India as Method. Challenges and Perspectives in the Study of Media and Politics in Contemporary South Asia
Nächste Veranstaltungen
Vergangene Veranstaltungen
Persistence of the Community: On a Tendency in Indian Cinema26. April 2024 - 10:00 - 12:00
Lecture
Moinak Biswas (Jadavpur University, Kolkata)
This talk will address the recent phenomenon of Indian regional films where serious content is treated in relation to locality and collective life, and trace the tendency back to the work of early masters of Indian art cinema. It would like to explore the nature of contemplation where individual-centric plots are missing.
Horror and the Political in Contemporary South Asia
3. Mai 2024 - 10:00 - 12:00
Lecture
Meheli Sen (Rutgers University, New Jersey)
This talk looks at genre cinema particularly the horror film-to situate it within India’s contemporary media cultures. In the face of totalitarian discourses that detine the nation-state, Meheli Sen suggests that regional-language horror offers a salubrious environment to register difference and dissent in potent and unexpected ways.
The Territorial Fragments of Globalisation in Contemporary Bombay Cinema
17. Mai 2024 - 10:00 - 12:00
Lecture
Ranjani Mazumdar (Jamaharlal Nehru University, Delhi)
The complicated workings of various kinds of production infrastructures typically shape cinema’s topographical motivations and sense of scale. Through a comparative analysis of a set of films shot in and around Bombay with films shot in iconic locations outside India, I will establish how the aesthetic drives of vertical, horizontal, and transnational urbanism have generated a cartographic diversity in the cinematic imagination of globalised India.
Shadow Lines: Tracing the Cinematic Legacies of the 1940s Indian Left Cultural Movement
24. Mai 2024 - 10:00 - 12:00
Lecture
Manishita Dass (Royal Holloway, University of London)
The talk explores some of the methodological challenges and insights that Dass has encountered and gained, respectively, while working on Left Luggage, her book-in-progress about the cinematic legacies of the vibrant left cultural movement spearheaded in the 1940s by the Indian People’s Theatre Association (IPTA), the cultural wing of the Communist Party of India.

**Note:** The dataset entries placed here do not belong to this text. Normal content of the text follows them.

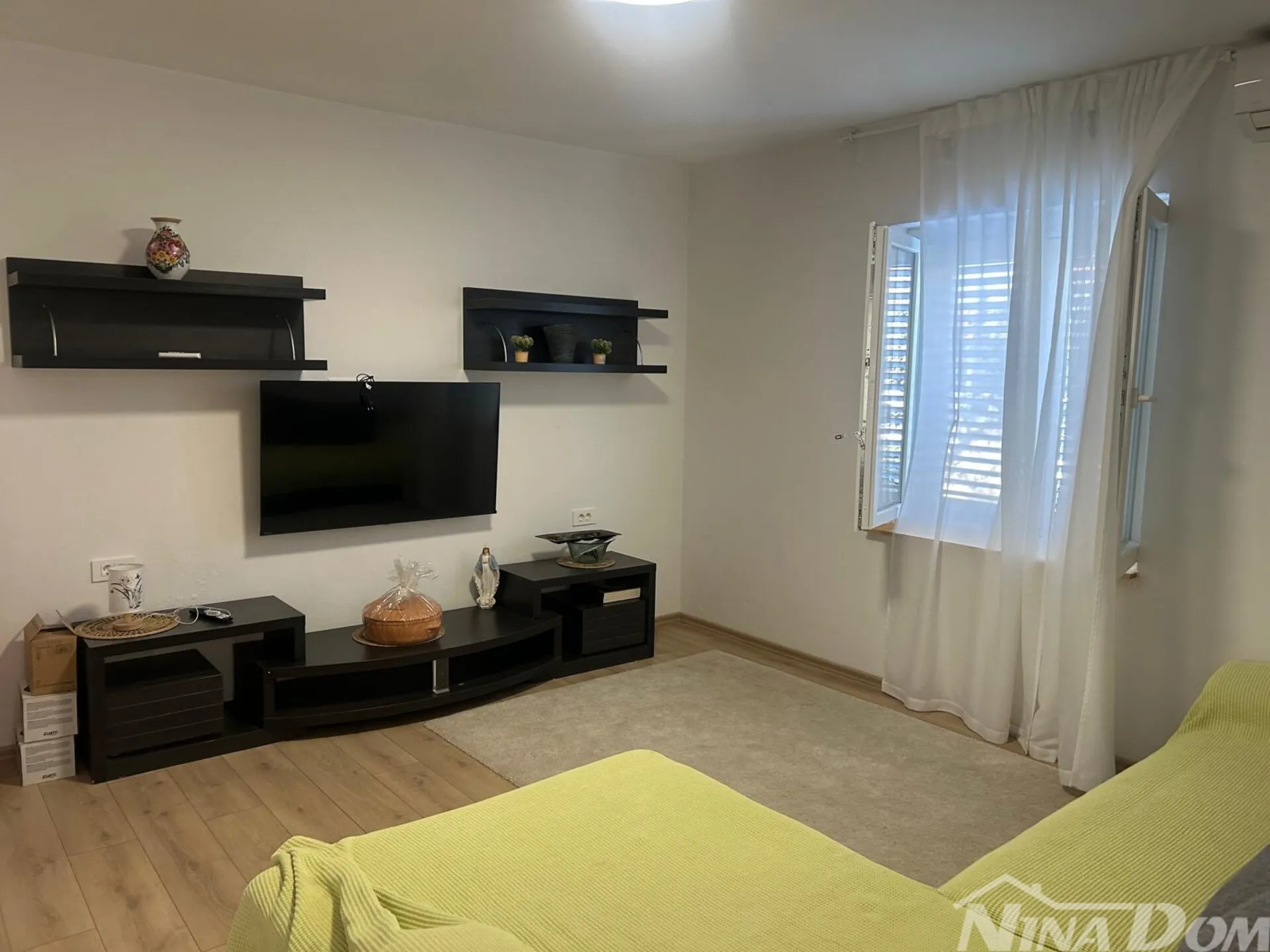 apartmanska kuća privlaka - centar mjesta - 300m od mora - slika 22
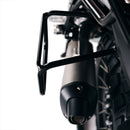 BMW R 12 G/S [2025-2026] - BMW R12 G/S Rahmen links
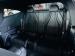 Mercedes-Benz CLE CLE300 4Matic coupe AMG Line - Thumbnail 14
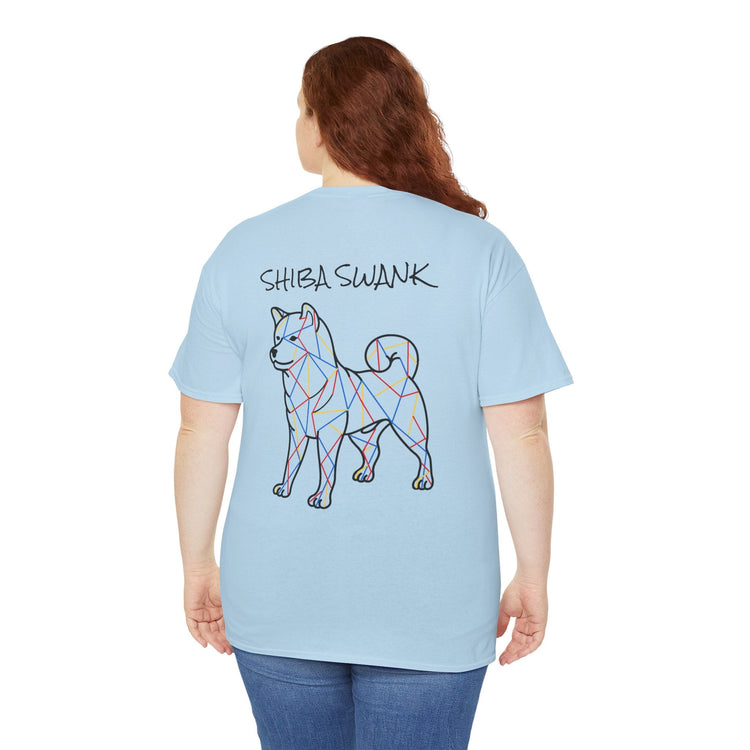Short Sleeve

Mapping the networks of gendered performance, labor, and mobility
14. Juni 2024 - 10:00 - 12:00
Lecture
Priyadarshini Shanker (University of North Carolina, Wilmington)
This talk intervenes in three prevailing frameworks of Indian film and media studies – auteurist approaches, history of film movements, and digital media studies – through three case studies that centralize the optics of feminist performances. Shanker proposes corporeal intervention that potentially recasts the historiography of Indian cinema as a network of gender, performance, labor, and mobility. The aspiration is to move away from ideological readings of Indian cinema to push for a history and theorization of gendered performance.
The Pedagogy of the Piratical
5. Juli 2024 - 10:00 - 12:00
Lecture
Bhaskar Sarkar (University of California, Santa Barbara)
Even as techno-nationalist fantasies fuel India’s dreams of superpowerdom, inserting the country into a universal narrative of global ascension via market liberalization, this talk begins from the premise that contemporary India’s most inventive instances of home- spun entrepreneurialism remain outside the ambit of such top down mythologies. The presentation will focus on Malegaon video-cinemas as one striking instance of the often subaltern and piratical cultural-economic emergences from India that scuttle universal paradigms to forge southern trajectories of self-expression and global enterprise.
Transitioning into Noise: 1930s Film Technology Debates in India
12. Juli 2024 - 10:00 - 12:00
Lecture
Neepa Majumdar (University of Pittsburgh)
Using film excerpts, ads for sound recording and projection equipment, sound technicians’ columns, as well as reports by and about salesmen-technicians, such as the Americans Wilford Deming Jr. and C. Willman, this talk will present debates about audio technologies and sonic cultures circulating in India during the period of cinema’s conversion to sound (1931 to 1935). Since many audio discussions at the time centered on the problem of noise in sound recording and projection, the talk will approach the transition to sound through the lens of a spectrum of noise and meaning through which the audiovisual was understood. Analyzing ads for competing film sound technologies that made claims about swadeshi (or indigenously developed) recording equipment, I will use the lens of „imaginary media,“ as theorized by media archaeologists, to focus on „impossible“ machines such as the locally developed tropically sensitive sound machines advertised in film magazines of the period.